« — Il l’a envoyé dans les bois, dans le pays de la fièvre, là où il y a de l’or… Don Antonio n’a plus que cet espoir. Son avarice prévoit le moment où les chers sacs devront se vider. Or, son vice lui a fait rater dernièrement de très importantes affaires. Ce n’est pas que son crédit soit ébranlé ; on le sait encore solide. Mais les grandes maisons de Caracas, de Trinidad, de Ciudad Bolivar, ne veulent plus avoir affaire à lui. D’autre part, ses débiteurs — et Dieu sait s’il en a — tous ces gens — dont beaucoup sont au pouvoir — qu’il a pressés comme des citrons, sont plus ou moins ouvertement ligués contre lui. On lui a fait manquer des contrats avantageux. La douane qui est aux mains de Diego Diaz lui a joué de vilains tours et lui en jouera d’autres. Don Antonio se sent cerné. Il est seul. Il est vieux.

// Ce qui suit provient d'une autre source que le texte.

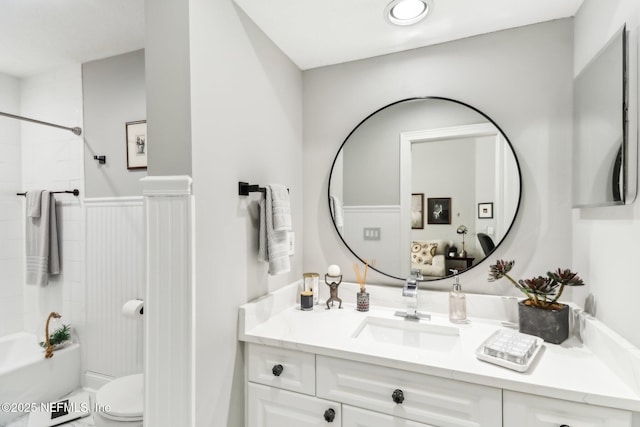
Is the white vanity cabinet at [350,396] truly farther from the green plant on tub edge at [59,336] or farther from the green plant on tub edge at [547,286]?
the green plant on tub edge at [59,336]

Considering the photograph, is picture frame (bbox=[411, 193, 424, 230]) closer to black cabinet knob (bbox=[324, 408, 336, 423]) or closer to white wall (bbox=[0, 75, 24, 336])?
black cabinet knob (bbox=[324, 408, 336, 423])

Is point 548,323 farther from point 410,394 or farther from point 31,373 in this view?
point 31,373

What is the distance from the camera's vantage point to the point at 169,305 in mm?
1075

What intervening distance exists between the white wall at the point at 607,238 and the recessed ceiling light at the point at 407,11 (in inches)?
24.0

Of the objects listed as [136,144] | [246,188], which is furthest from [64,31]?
[246,188]

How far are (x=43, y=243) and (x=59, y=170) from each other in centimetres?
55

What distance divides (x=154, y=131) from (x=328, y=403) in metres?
1.18

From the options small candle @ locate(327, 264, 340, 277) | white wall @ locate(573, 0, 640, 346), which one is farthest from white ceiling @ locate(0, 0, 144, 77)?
white wall @ locate(573, 0, 640, 346)

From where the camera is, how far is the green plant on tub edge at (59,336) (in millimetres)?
2209

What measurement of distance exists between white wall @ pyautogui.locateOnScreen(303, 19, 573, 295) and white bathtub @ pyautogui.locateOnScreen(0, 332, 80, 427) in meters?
2.14

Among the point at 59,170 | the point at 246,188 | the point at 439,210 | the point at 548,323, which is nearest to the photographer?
the point at 548,323

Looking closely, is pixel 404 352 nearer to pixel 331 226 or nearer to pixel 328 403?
pixel 328 403

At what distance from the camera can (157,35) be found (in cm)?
111

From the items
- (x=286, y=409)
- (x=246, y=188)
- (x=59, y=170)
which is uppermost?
(x=59, y=170)
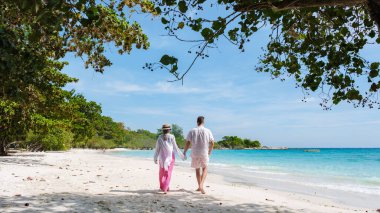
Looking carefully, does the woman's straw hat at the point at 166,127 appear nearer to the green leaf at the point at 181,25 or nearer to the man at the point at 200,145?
the man at the point at 200,145

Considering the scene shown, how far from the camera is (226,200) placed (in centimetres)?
826

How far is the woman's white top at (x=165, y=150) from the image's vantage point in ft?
29.6

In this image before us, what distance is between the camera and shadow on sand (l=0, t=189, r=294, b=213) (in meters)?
6.39

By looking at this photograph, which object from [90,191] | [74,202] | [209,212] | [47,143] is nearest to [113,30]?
[90,191]

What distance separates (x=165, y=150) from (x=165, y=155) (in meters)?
0.13

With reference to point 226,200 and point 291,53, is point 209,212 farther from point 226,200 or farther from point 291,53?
point 291,53

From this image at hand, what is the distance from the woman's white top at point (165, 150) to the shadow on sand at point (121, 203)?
0.84 m

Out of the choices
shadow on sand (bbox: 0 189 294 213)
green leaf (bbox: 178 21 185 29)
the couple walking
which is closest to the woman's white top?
the couple walking

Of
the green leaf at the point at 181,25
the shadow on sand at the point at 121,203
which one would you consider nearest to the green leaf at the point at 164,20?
the green leaf at the point at 181,25

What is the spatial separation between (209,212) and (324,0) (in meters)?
4.19

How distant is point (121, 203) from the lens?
7086 mm

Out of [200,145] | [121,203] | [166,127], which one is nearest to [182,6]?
[121,203]

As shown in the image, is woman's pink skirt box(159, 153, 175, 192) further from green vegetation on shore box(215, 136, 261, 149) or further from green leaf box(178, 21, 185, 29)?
green vegetation on shore box(215, 136, 261, 149)

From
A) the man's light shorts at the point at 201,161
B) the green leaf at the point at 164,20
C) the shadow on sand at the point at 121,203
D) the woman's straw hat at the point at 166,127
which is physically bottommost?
the shadow on sand at the point at 121,203
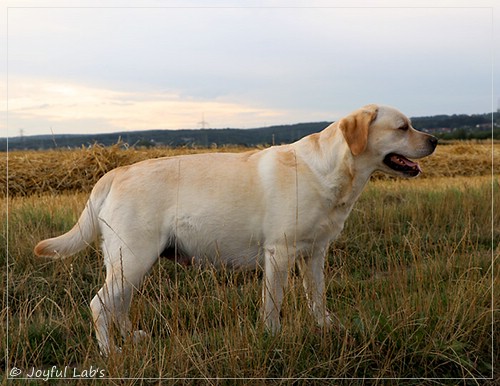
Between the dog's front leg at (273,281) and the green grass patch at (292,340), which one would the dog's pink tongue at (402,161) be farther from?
the dog's front leg at (273,281)

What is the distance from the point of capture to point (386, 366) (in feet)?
11.4

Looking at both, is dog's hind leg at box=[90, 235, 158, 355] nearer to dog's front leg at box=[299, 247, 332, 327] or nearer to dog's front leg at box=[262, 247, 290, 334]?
dog's front leg at box=[262, 247, 290, 334]

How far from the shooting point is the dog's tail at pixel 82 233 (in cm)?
434

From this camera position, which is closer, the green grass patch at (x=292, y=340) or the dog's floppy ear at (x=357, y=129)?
the green grass patch at (x=292, y=340)

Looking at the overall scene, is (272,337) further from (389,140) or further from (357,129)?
(389,140)

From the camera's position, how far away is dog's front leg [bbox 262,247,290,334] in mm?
4000

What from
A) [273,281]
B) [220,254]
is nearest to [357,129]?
[273,281]

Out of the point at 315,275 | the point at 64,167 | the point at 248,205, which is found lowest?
the point at 315,275

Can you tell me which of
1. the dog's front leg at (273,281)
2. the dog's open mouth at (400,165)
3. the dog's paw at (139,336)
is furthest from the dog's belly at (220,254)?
the dog's open mouth at (400,165)

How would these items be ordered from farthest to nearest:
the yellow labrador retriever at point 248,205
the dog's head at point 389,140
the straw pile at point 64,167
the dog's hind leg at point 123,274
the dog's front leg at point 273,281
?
the straw pile at point 64,167
the dog's head at point 389,140
the yellow labrador retriever at point 248,205
the dog's hind leg at point 123,274
the dog's front leg at point 273,281

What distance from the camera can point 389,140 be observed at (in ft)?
14.7

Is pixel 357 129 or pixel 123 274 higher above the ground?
pixel 357 129

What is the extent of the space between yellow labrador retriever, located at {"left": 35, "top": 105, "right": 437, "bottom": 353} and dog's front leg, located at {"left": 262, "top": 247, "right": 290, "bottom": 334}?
10 millimetres

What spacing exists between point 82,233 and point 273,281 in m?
1.52
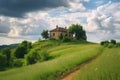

« Toujours est-il qu’il veut jouer son dernier atout. L’atout, c’est le placer ! don Antonio, qui ne sort jamais de Puerto-Leon, sait, par certains informateurs, des chercheurs de balata, qu’à trois semaines de marche d’ici, sud-ouest, il y a des terrains aurifères.
« Les yeux de Barju s’élargissaient, dans l’extase d’une vision mirifique. Il répéta :
« — Des trésors ! l’Eldorado quoi, comme on dit. On a soupçonné l’existence de ces gisements depuis longtemps, mais ceux qui y sont allés ne sont pas revenus. Don Antonio, bon père, y envoie son fils avec une petite équipe de travailleurs. Si Miguel a la chance, il fera les sondages, rapportera des échantillons. Suivant la valeur du placer, don Antonio le gardera pour lui ou en proposera la copropriété, à charge d’exploitation, à l’Agence Minière Tropicale.
« — Vous avez dit à l’A.A. M. T.nbsp ;M.A. M. T.nbsp ;T. ? — insistai-je.
« — Oui, vous connaissez ?
« — Un peu.
« Barju resta un moment silencieux. Je voyais qu’une pensée le travaillait, mais que ses lèvres hésitaient à l’exprimer. Ses yeux roulaient dans l’angoisse d’un enfantement pénible. J’aidais à l’accouchement en faisant rapporter du tafia. Et Barju parla avec une voix d’enfant.
« — Barju connaît le placer, — murmura-t-il. — Barju connaît la route.
« Il tira de sa poche une feuille de papier jaunie, froissée, sur laquelle était tracée au crayon une carte à demi effacée, qu’il couvrit de sa main, précipitamment.